Eskalation im Süden Israels
Im Süden Israels waren allein seit dem Heiligen Abend rund 80 Raketen niedergegangen. Die im Gaza-Streifen abgefeuerten Geschosse treffen immer wieder die Kleinstadt Sderot und die grenznahen Dörfer. Dutzende Menschen mussten mit Schocks in Krankenhäuser eingeliefert werden. Zusätzlich war die Lage in den vergangenen Tagen mit Angriffen auch auf die israelische Küstenstadt Aschkelon eskaliert. Die mehr als 100.000 Einwohner zählende Stadt liegt rund 15 Kilometer nördlich des Küstenstreifens und kann damit nur mit weiterreichenden Raketen des Typs Grad angegriffen werden. Ihr Einsatz zieht gewöhnlich massive Gegenwehr Israels nach sich.
Die Politik in Israel steht kurz vor den Wahlen unter großem Handlungsdruck, den andauernden Angriffen ein Ende zu bereiten. Aus den Grenzregionen wird den Politikern im weit außerhalb der Raketen-Reichweite liegenden Jerusalem vorgeworfen, ihre Region bereits abgeschrieben zu haben und sie nicht ausreichend zu verteidigen. Im Vorfeld der für den 10. Februar vorgesehenen Wahlen hat sich die politische Debatte weiter verschärft. Diskutiert werden gezielte Militärschläge gegen die Hamas, aber auch eine erneute Besetzung des vor drei Jahren bedingungslos geräumten und an die Palästinenser zurückgegebenen Gaza-Streifens.
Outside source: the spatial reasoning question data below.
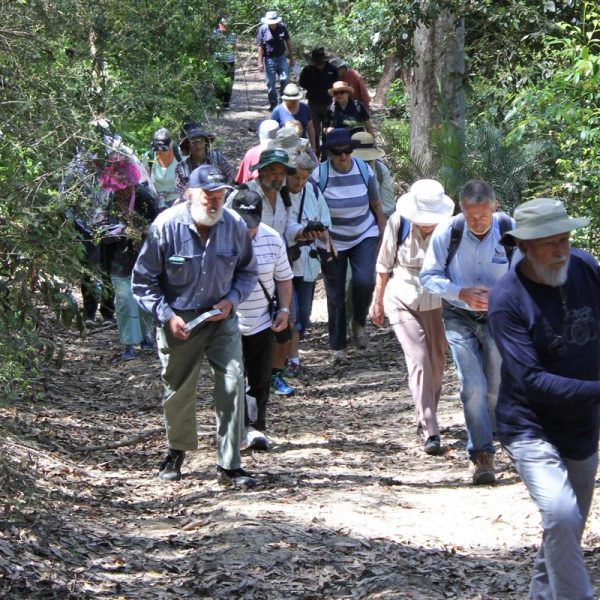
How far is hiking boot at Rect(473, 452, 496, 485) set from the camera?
8262 millimetres

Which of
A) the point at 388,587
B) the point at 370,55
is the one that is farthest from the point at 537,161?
the point at 370,55

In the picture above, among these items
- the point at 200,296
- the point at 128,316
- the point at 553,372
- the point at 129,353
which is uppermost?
the point at 553,372

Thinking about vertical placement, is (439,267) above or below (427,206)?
below

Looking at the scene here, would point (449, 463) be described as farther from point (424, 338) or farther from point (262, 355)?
point (262, 355)

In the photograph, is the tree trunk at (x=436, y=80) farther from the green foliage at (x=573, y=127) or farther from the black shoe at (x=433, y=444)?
the black shoe at (x=433, y=444)

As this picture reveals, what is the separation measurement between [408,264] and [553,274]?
3.86 m

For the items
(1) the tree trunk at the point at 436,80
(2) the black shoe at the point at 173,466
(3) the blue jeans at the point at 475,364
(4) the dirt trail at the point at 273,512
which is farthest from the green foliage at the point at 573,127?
(2) the black shoe at the point at 173,466

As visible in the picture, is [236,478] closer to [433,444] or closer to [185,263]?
[185,263]

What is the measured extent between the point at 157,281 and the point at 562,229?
3427 mm

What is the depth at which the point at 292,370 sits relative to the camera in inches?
473

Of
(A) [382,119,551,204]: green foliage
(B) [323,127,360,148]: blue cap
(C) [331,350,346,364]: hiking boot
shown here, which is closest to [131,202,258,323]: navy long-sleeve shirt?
(B) [323,127,360,148]: blue cap

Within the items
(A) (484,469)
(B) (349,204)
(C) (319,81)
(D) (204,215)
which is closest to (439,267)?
(A) (484,469)

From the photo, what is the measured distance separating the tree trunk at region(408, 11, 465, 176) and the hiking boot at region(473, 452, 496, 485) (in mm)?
6586

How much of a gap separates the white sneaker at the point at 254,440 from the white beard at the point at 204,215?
203 cm
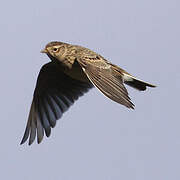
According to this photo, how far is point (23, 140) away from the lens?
10.5 metres

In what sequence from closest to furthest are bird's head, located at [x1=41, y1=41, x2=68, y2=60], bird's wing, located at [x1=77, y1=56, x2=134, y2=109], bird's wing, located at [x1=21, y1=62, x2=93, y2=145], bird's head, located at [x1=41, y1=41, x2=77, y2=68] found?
bird's wing, located at [x1=77, y1=56, x2=134, y2=109], bird's head, located at [x1=41, y1=41, x2=77, y2=68], bird's head, located at [x1=41, y1=41, x2=68, y2=60], bird's wing, located at [x1=21, y1=62, x2=93, y2=145]

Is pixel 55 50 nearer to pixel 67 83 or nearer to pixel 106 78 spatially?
pixel 67 83

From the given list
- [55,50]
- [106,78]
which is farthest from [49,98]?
[106,78]

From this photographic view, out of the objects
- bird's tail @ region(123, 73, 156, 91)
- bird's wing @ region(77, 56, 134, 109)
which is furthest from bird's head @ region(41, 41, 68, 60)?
bird's tail @ region(123, 73, 156, 91)

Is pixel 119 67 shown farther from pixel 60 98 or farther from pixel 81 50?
pixel 60 98

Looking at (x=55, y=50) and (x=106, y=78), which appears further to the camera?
(x=55, y=50)

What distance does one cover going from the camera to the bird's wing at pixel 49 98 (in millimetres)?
10602

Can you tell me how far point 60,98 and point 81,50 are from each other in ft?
4.69

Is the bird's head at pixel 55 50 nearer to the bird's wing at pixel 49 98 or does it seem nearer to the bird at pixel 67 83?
the bird at pixel 67 83

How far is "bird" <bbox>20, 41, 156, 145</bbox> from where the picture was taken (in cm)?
830

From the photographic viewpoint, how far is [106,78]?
8.44m

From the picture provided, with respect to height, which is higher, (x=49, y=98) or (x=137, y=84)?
(x=137, y=84)

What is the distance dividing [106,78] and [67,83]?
2.55 meters

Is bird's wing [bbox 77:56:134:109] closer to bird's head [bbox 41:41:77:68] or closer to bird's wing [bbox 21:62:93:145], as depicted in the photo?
bird's head [bbox 41:41:77:68]
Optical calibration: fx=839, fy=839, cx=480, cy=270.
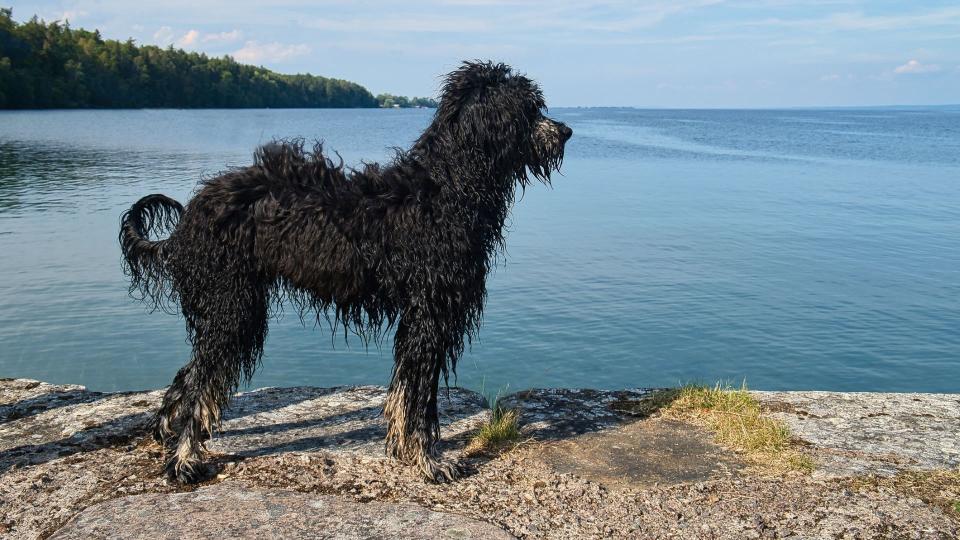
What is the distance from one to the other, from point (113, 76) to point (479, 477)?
96895 millimetres

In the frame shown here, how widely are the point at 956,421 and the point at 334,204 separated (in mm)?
4560

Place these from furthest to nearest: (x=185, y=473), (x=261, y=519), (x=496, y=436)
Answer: (x=496, y=436), (x=185, y=473), (x=261, y=519)

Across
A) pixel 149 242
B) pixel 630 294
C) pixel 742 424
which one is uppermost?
pixel 149 242

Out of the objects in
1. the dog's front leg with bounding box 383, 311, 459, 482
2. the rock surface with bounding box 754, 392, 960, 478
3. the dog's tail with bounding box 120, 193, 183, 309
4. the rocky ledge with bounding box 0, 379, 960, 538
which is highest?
the dog's tail with bounding box 120, 193, 183, 309

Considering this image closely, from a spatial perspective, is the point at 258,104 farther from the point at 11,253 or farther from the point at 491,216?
the point at 491,216

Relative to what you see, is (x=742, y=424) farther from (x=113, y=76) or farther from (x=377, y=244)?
(x=113, y=76)

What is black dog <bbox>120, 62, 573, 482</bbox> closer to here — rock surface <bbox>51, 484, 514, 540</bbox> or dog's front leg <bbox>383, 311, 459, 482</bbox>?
dog's front leg <bbox>383, 311, 459, 482</bbox>

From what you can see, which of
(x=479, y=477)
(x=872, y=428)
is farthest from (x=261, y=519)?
(x=872, y=428)

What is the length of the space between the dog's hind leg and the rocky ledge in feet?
0.62

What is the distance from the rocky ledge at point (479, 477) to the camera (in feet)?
14.0

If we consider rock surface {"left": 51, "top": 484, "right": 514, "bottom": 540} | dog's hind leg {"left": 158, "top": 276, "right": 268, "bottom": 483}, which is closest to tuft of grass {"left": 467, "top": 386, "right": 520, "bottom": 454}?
rock surface {"left": 51, "top": 484, "right": 514, "bottom": 540}

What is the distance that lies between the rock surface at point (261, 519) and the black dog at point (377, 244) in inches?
15.7

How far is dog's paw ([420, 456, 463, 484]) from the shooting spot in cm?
481

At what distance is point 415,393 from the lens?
4.99 m
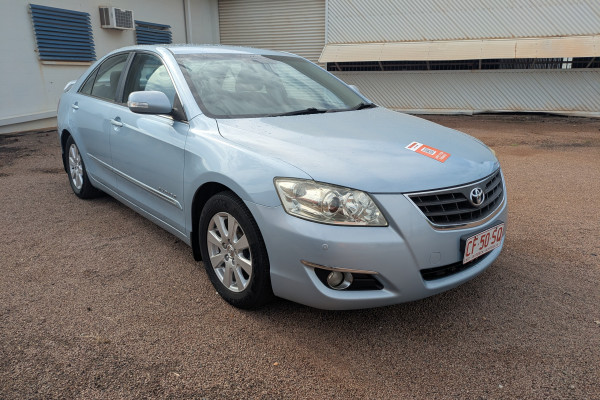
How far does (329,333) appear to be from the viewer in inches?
98.4

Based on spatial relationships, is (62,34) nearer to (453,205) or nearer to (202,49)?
(202,49)

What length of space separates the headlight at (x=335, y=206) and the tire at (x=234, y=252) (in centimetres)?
32

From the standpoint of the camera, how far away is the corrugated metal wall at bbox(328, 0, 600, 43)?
39.2 feet

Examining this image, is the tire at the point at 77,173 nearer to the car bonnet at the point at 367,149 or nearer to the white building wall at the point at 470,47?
the car bonnet at the point at 367,149

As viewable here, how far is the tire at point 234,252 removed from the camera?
2.41 meters

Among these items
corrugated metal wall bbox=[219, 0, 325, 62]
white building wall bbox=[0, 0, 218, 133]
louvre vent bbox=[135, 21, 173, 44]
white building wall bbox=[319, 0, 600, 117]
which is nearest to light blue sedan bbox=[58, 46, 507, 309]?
white building wall bbox=[0, 0, 218, 133]

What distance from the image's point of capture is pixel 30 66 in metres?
9.80

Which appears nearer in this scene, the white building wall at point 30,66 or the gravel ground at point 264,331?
the gravel ground at point 264,331

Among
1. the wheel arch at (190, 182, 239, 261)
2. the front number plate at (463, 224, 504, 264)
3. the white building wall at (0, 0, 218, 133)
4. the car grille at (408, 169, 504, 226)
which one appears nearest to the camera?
the car grille at (408, 169, 504, 226)

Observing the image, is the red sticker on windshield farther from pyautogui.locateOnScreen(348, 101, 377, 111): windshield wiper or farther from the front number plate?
pyautogui.locateOnScreen(348, 101, 377, 111): windshield wiper

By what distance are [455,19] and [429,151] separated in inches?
469

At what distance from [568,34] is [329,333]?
12.7m

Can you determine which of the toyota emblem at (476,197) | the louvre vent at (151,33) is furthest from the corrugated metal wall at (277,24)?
the toyota emblem at (476,197)

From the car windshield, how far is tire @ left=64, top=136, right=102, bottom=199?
192 cm
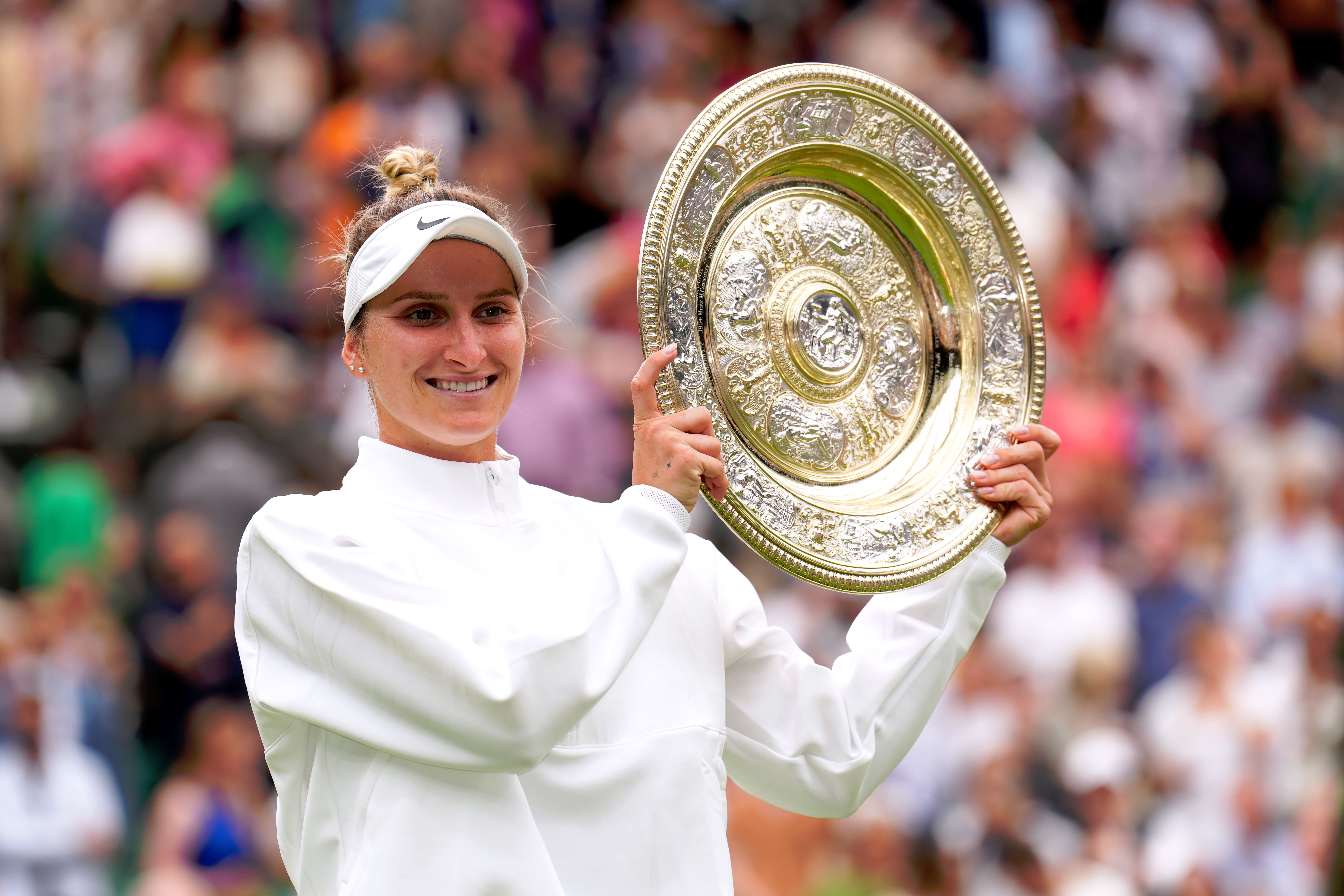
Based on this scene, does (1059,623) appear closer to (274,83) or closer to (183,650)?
(183,650)

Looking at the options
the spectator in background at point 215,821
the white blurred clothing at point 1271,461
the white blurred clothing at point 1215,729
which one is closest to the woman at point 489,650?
the spectator in background at point 215,821

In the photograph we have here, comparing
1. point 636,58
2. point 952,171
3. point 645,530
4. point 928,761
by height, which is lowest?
point 928,761

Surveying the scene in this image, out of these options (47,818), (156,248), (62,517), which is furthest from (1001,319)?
(156,248)

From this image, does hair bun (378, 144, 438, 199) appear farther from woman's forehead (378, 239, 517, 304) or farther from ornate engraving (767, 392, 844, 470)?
ornate engraving (767, 392, 844, 470)

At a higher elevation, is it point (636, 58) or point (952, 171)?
point (952, 171)

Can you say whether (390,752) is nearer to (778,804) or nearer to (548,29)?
(778,804)

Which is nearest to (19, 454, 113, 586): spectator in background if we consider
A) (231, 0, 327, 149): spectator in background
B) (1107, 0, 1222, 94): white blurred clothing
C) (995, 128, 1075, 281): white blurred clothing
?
(231, 0, 327, 149): spectator in background

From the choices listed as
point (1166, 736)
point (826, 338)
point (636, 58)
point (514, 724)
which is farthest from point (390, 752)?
point (636, 58)

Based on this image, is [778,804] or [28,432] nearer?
[778,804]

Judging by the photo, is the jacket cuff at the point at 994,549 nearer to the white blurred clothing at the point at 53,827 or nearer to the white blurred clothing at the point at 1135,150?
the white blurred clothing at the point at 53,827

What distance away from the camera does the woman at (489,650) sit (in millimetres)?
2404

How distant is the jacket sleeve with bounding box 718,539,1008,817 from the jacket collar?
0.45 meters

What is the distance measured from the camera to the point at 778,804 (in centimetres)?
302

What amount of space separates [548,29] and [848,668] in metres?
8.30
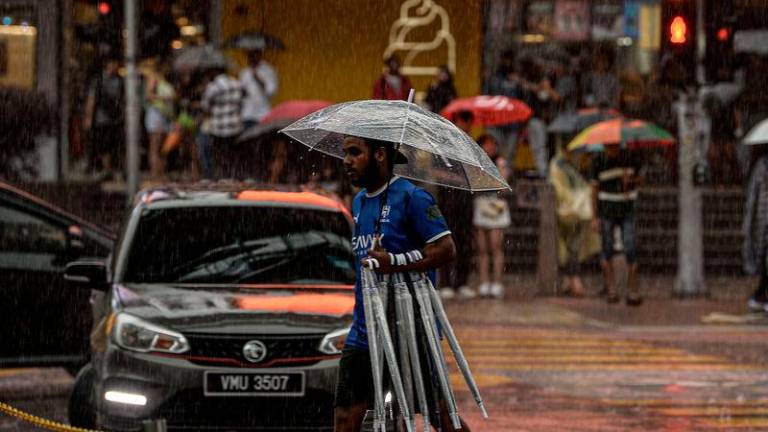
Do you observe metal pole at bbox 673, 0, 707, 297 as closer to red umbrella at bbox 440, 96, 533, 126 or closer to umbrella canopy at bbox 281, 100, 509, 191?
red umbrella at bbox 440, 96, 533, 126

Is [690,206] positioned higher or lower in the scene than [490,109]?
lower

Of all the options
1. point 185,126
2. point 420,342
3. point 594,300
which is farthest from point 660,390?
point 185,126

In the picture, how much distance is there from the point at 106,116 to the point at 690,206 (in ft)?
27.6

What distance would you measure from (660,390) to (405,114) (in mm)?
5989

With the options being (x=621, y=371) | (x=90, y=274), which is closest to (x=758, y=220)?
(x=621, y=371)

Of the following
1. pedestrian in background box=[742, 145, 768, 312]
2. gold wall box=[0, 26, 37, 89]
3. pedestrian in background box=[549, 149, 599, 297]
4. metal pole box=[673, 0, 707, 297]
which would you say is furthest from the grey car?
gold wall box=[0, 26, 37, 89]

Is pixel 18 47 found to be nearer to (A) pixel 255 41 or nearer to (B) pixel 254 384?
(A) pixel 255 41

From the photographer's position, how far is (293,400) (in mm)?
8938

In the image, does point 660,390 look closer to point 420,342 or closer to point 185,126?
point 420,342

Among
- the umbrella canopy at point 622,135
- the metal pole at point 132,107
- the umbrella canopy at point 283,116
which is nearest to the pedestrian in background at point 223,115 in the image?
the umbrella canopy at point 283,116

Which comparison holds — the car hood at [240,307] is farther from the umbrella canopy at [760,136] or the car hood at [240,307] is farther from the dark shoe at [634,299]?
the dark shoe at [634,299]

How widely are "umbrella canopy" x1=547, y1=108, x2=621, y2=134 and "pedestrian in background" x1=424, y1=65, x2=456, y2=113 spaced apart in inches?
64.6

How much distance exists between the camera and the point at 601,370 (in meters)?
14.1

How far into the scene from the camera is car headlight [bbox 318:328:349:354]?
357 inches
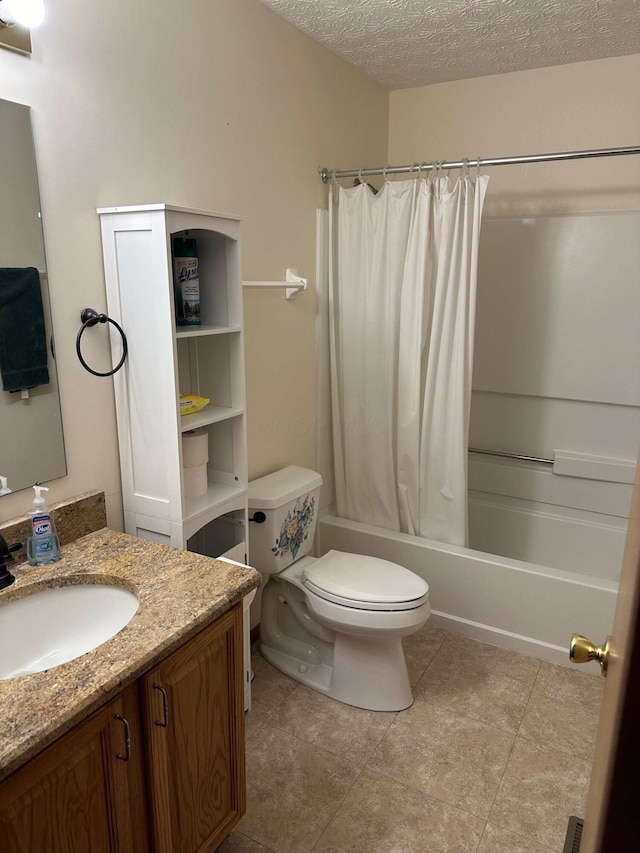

Davor hatte zuletzt eindringlich Verteidigungsminister Ehud Barak von der sozialdemokratischen Arbeitspartei gewarnt. Dies würde nicht ohne viele Opfer auf beiden Seiten möglich sein, hatte er argumentiert. Livni, die für die derzeit regierende Kadima-Partei als Spitzenkandidatin in die Wahl zieht, hat angekündigt, sie werde den Sturz der Hamas zu ihrer wichtigsten Aufgabe machen. Der Wahlfavorit, der Spitzenkandidat des rechten Likud, Benjamin Netanjahu, plädiert ebenfalls für ein hartes Vorgehen und tritt gegen eine Fortsetzung des Friedensprozesses in seiner jetzigen Form ein.
Die Situation war nach dem Auslaufen einer halbjährigen Waffenruhe in der vergangenen Woche eskaliert. Auch während der Waffenruhe hatte es allerdings permanente Attacken auf Israel gegeben, und die israelische Armee hatte wiederholt Kämpfer der Hamas und anderer Gruppen getötet. Ägypten, das die Waffenruhe vermittelt hatte, bemüht sich derzeit um eine Neuauflage.